Source data

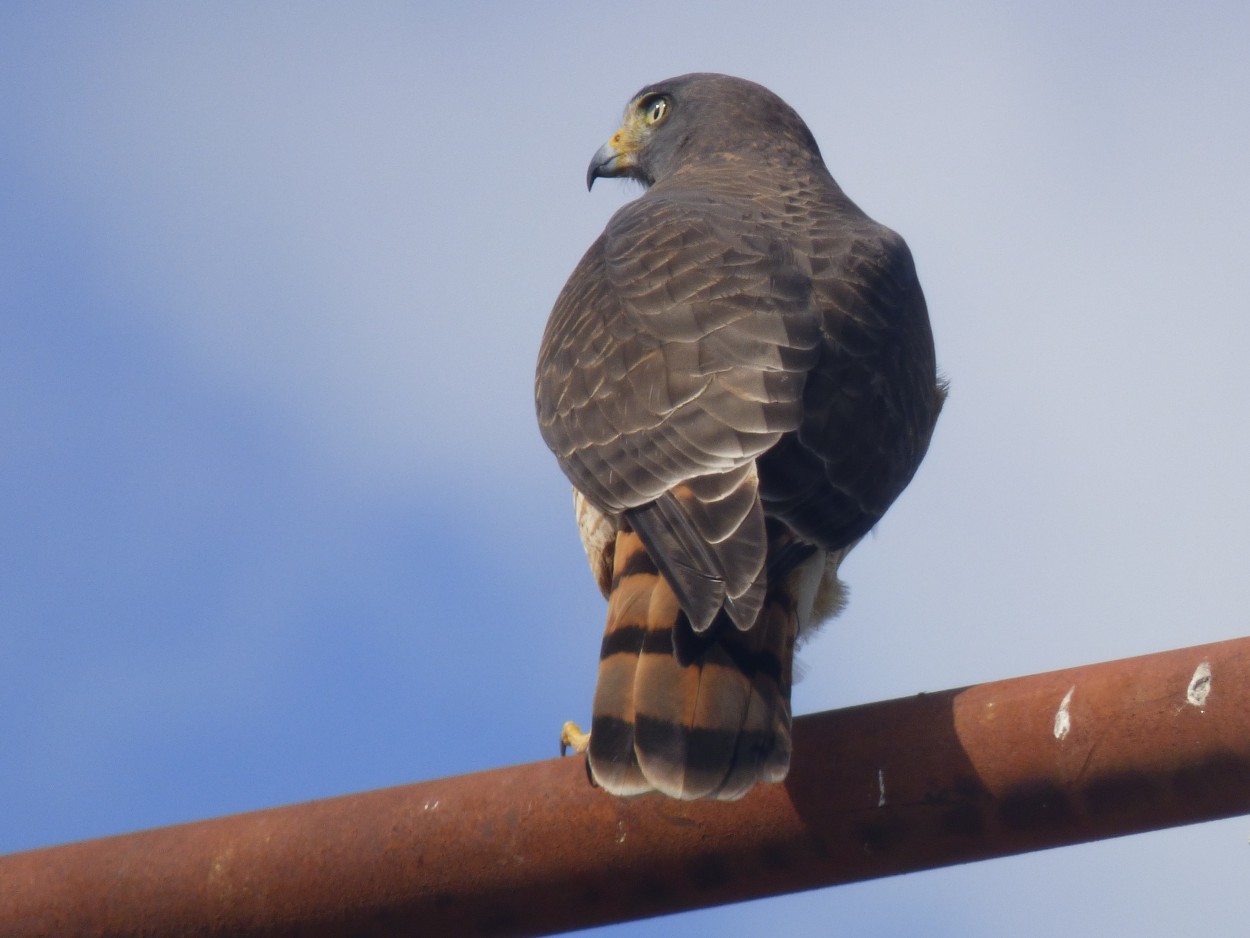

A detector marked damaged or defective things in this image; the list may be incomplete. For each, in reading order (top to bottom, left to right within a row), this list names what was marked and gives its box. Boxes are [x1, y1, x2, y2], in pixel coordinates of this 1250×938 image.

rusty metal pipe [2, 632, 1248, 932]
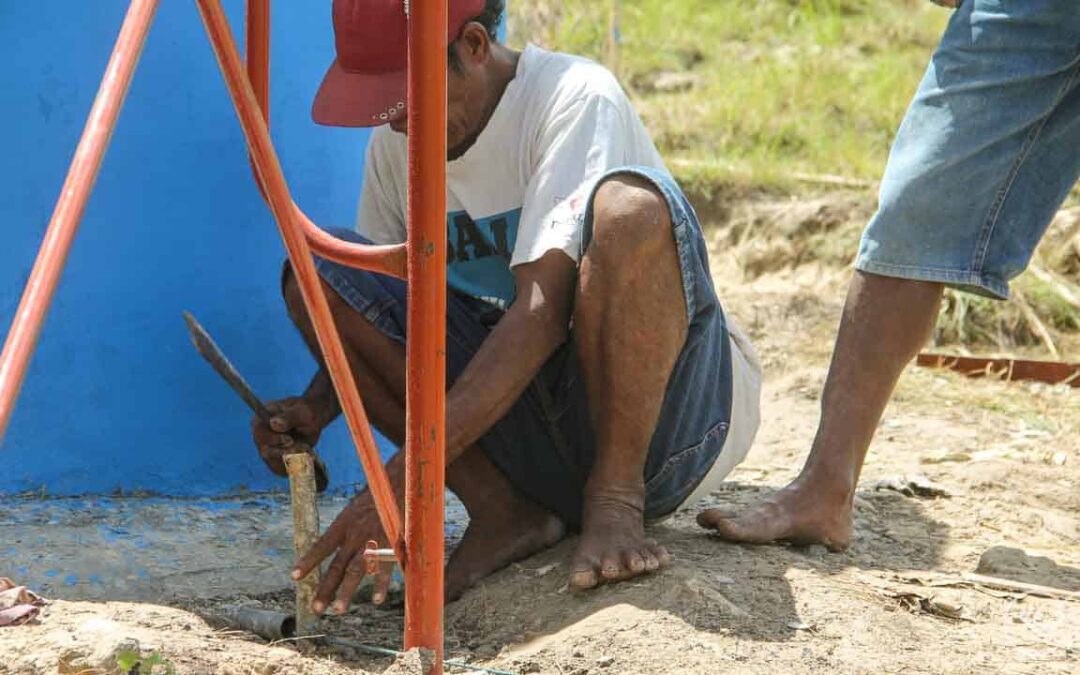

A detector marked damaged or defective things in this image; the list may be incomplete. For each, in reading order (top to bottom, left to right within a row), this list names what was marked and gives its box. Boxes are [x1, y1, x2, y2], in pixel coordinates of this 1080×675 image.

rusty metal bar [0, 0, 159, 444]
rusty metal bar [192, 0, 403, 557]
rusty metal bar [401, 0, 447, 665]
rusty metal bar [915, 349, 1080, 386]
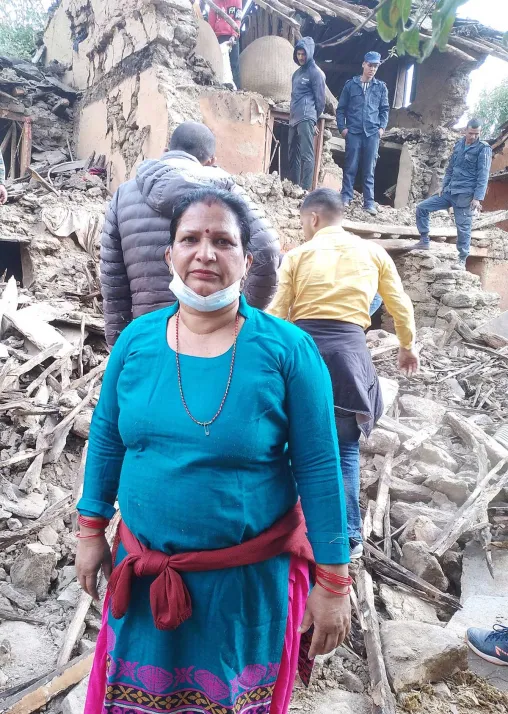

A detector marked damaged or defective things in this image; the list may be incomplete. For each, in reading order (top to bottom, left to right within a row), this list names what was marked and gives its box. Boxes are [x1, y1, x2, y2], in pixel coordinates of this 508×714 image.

Exercise description
Copy out all of the lines above, changing every "damaged or defective" to "worn or broken" and keeping everything else the same. Leave out the pictures.

Written solution
A detector marked worn or broken things in this image; the list may be incomplete. For each, in reading order (top to bottom, left to right within a row), this list names what was marked and gives its box. Boxes are [x1, y1, x2, y2], in pixel coordinates of this 1250×938 image.

rusty metal pipe [2, 632, 1248, 932]

A detector marked worn or broken things in this image; the list may be incomplete. For each, in reading order (top to bottom, left to right within a row), this list names what was marked and gives its box. Boxes are [x1, y1, x2, y2], in pixel coordinates of this 1080×675 image.

rusty metal bar [0, 0, 159, 444]
rusty metal bar [192, 0, 403, 557]
rusty metal bar [401, 0, 447, 665]
rusty metal bar [915, 349, 1080, 386]

A detector marked worn or broken things in this image; the list may be incomplete. For each, in reading order (top to bottom, left to right within a row), this list names what was marked and gives its box. Boxes are [x1, y1, x2, y2], in pixel coordinates of this 508×714 image.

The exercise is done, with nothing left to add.